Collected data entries
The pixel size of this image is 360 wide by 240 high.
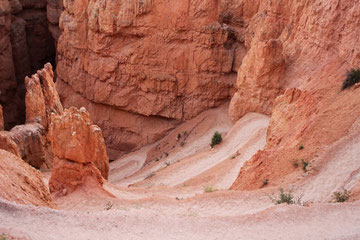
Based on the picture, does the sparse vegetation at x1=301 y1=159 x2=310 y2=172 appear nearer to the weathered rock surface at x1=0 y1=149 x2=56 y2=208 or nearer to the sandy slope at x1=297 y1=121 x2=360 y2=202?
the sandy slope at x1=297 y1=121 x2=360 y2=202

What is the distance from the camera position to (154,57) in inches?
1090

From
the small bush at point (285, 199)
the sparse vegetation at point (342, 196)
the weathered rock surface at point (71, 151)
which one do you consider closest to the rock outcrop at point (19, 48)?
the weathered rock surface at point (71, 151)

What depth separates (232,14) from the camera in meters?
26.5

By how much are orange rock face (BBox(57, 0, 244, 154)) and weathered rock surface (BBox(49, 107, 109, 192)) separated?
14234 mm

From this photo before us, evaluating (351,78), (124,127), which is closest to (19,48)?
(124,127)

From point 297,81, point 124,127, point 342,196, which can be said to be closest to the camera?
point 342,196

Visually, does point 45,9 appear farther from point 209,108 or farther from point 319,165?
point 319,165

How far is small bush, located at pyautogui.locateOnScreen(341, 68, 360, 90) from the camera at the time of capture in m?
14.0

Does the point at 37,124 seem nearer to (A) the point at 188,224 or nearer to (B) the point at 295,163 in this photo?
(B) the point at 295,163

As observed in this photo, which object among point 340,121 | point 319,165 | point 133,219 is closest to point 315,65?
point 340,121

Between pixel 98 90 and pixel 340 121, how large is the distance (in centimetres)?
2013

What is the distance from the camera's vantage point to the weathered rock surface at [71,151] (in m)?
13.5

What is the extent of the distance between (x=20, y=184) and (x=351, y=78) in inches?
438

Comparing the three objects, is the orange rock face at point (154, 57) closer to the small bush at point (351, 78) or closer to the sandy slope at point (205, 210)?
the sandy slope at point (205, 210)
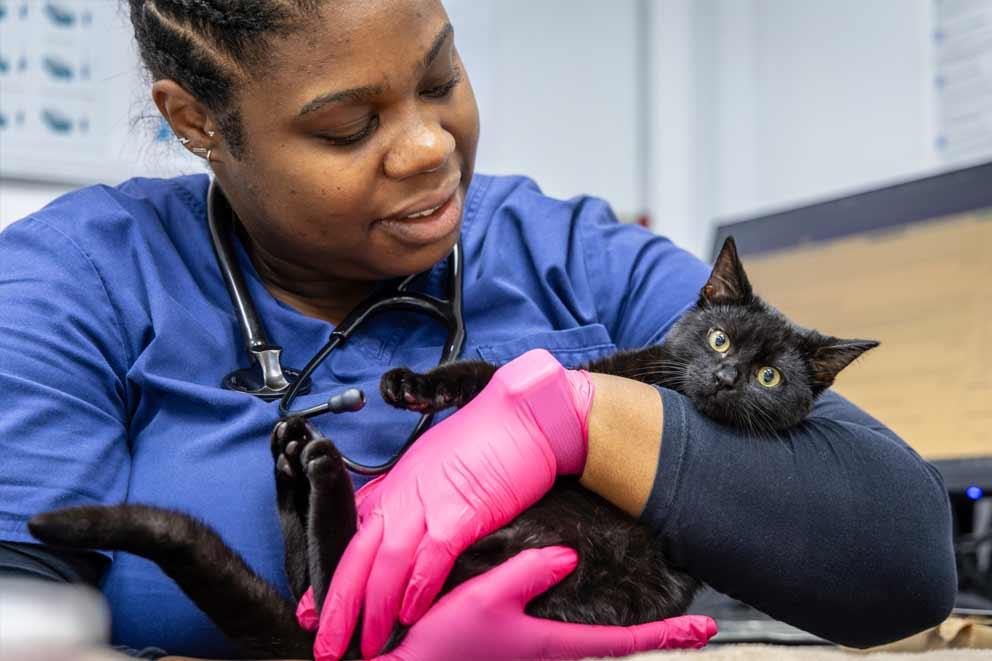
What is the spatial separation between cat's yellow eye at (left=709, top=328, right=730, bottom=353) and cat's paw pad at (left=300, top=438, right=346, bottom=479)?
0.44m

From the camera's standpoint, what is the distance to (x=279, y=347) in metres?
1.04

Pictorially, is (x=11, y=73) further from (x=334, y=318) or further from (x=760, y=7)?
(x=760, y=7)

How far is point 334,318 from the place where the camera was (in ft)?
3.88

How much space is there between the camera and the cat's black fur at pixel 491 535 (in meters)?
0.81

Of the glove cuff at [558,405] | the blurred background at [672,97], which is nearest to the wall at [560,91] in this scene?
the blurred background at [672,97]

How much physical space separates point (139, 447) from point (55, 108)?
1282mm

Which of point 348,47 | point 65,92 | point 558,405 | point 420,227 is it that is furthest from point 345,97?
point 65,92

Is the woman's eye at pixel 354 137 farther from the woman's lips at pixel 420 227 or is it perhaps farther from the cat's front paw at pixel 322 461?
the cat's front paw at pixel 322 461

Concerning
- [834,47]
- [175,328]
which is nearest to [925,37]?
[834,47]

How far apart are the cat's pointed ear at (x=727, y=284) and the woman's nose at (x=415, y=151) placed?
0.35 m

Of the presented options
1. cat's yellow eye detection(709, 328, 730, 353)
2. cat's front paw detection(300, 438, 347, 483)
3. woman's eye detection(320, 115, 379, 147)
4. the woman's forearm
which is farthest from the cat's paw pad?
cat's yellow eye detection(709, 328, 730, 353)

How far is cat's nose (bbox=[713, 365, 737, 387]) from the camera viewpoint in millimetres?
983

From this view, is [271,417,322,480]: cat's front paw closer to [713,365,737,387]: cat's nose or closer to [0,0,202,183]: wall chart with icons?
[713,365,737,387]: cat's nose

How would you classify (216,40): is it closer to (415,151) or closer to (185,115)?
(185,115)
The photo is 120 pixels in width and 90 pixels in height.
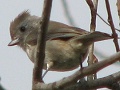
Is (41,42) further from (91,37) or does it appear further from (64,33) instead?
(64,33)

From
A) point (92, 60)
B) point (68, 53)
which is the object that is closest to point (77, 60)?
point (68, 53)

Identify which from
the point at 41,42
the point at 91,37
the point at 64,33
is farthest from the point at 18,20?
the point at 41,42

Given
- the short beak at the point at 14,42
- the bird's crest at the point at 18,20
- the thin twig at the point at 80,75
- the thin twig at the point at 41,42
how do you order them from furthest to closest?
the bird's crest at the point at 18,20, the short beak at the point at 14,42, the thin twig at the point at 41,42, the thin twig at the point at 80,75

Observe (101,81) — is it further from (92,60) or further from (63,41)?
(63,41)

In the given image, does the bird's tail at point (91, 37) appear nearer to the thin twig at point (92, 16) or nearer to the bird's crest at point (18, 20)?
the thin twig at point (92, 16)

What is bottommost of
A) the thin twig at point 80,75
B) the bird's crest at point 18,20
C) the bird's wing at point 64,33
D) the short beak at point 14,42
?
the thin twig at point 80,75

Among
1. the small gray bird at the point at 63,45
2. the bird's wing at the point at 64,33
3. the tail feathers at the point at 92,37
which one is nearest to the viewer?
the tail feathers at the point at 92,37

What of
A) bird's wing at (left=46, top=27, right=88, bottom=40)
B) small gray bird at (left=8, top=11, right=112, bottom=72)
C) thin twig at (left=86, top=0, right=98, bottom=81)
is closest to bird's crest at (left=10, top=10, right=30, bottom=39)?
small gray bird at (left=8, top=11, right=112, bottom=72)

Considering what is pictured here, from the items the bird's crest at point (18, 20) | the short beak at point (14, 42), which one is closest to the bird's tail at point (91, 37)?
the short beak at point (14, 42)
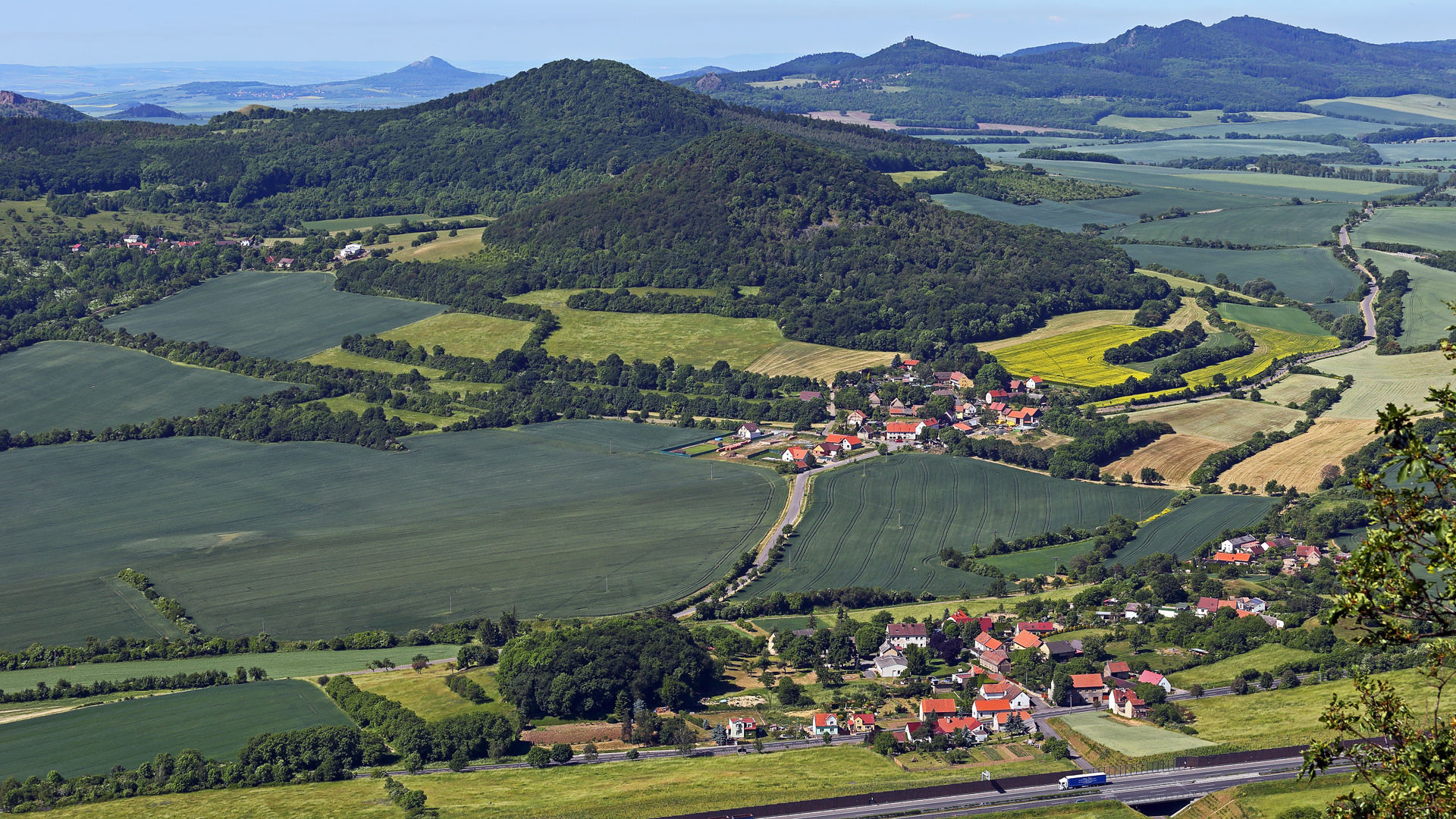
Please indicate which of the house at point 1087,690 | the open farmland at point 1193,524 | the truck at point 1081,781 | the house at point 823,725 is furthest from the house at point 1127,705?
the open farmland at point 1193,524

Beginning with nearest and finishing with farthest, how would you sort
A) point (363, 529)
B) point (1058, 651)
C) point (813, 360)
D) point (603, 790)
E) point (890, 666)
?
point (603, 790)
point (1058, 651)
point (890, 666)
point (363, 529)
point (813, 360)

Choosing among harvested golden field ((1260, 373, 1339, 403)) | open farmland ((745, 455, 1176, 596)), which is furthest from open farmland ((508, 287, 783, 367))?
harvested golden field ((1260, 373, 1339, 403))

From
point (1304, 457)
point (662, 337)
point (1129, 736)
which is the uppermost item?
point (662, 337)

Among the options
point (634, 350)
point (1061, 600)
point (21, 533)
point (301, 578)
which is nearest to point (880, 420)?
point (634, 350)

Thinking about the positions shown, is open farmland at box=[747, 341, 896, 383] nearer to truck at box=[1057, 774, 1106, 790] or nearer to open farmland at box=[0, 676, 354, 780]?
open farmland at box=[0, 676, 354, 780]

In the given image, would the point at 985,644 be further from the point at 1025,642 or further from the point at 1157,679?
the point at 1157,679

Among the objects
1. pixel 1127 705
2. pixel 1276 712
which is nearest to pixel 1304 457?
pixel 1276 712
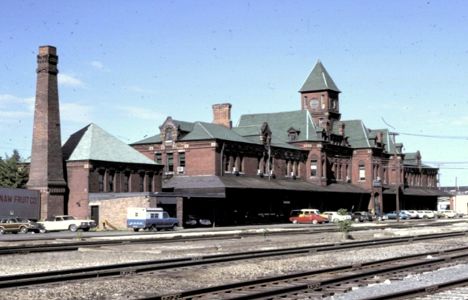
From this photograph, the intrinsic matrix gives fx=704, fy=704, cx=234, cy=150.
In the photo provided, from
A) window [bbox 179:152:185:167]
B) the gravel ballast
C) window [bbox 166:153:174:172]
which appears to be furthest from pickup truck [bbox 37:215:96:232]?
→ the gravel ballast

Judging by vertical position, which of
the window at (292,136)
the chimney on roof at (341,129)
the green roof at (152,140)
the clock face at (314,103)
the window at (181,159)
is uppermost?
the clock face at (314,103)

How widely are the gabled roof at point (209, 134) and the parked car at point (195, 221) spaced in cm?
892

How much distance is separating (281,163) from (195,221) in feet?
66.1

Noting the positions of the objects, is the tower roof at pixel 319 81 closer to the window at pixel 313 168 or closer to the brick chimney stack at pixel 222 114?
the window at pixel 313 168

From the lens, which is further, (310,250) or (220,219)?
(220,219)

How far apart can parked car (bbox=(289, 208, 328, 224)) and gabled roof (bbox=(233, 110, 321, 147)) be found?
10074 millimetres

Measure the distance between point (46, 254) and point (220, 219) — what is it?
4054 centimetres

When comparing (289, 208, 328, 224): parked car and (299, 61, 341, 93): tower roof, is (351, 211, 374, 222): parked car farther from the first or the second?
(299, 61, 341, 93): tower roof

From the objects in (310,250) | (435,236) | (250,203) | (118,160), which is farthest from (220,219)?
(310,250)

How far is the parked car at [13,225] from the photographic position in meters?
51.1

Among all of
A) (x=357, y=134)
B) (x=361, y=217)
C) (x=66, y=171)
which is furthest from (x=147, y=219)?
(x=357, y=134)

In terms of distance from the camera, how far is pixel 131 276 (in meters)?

**Prompt**
Go back to the data above and please quote exactly, and only, the lines from the line with "How much distance" through its last line.

**The completed task**
How much distance is separating (281,163) from (195,221) in feet?
66.1

Noting the positions of the objects, is the tower roof at pixel 319 81 closer to the window at pixel 313 168 or closer to the brick chimney stack at pixel 222 114?
the window at pixel 313 168

From the lens, which is further, (310,250) or (220,219)?
(220,219)

How far apart can parked car (bbox=(289, 208, 328, 224)) and gabled roof (bbox=(233, 110, 321, 147)) be found?
10074 millimetres

Measure the distance between point (46, 254) and point (220, 219) — what is it?
4054 centimetres

When comparing (289, 208, 328, 224): parked car and (299, 61, 341, 93): tower roof, is (351, 211, 374, 222): parked car farther from the first or the second?
(299, 61, 341, 93): tower roof

From the objects in (310,250) | (435,236) | (250,203) | (118,160), which is farthest from (220,219)?
(310,250)

How far is the parked car at [13,225] from the photographic position in meters?
51.1

Among all of
A) (x=357, y=134)
B) (x=361, y=217)
C) (x=66, y=171)
which is furthest from (x=147, y=219)?
(x=357, y=134)

In terms of distance from the camera, how far is pixel 131 276 (in meters)?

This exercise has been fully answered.